Stone receptacles for milk from Vanous, Cyprus, ca. 2200–2100 B.C. Cyprus Museum. (SEF/Art Resource, NY)
The option of bottle-feeding, in contrast, may have been resorted to by women who had no other choice—overworked and underfed poor women who could not produce enough milk. Bottles were also probably used for the babies of poor women who died in childbirth, and for abandoned children shunted off to orphanages. To substitute animal milk for human milk may have been a last, desperate measure.
Elaborate cups formed in the shape of a woman nursing a baby or holding out a breast from which the milk poured seem to have been the nursing cups of choice for more affluent babies. Poor babies were fed from animal horns.
It seems likely that milk was not originally produced for feeding babies or for drinking. Instead, as an extremely unstable product, it was probably cured, hardened, soured, or fermented into a variety of highly nutritious and stable foods.

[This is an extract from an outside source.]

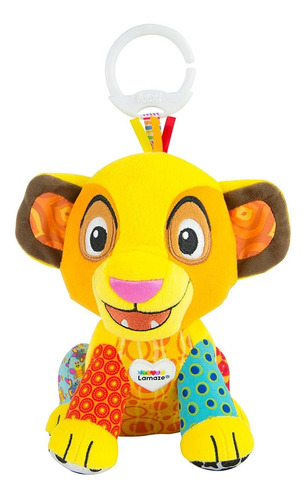 Disney Lion King Clip  Go, Simba Baby Toy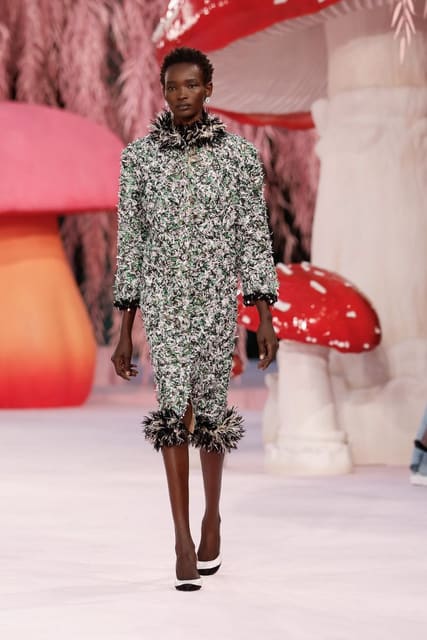 Chanel Haute Couture Spring 2026 Show — Chanel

Many centuries before Louis Pasteur, the ancient Assyrians knew, probably from their own experience, that the only way to keep fresh milk from becoming poisonous was to boil it. The resulting scum on the pot mixed with breadcrumbs was a children’s treat, which they lapped directly from the pot. It was believed back then, and many twenty-first-century people would agree, that boiled milk lacks flavor and that only the scum and the skin left on top are good to eat.
Yogurt is made by adding a live culture to milk, another trick apparently learned in very ancient times. The milk was then boiled, and the pot was wrapped in cloth and left to cool very slowly, first indoors and later outside in the night air. But when the yogurt was outside, it had to be guarded carefully, as many animals, especially cats, are great yogurt lovers. Thick and sour yogurt gives off an inviting fragrance. In some places, yogurt is still made this way today.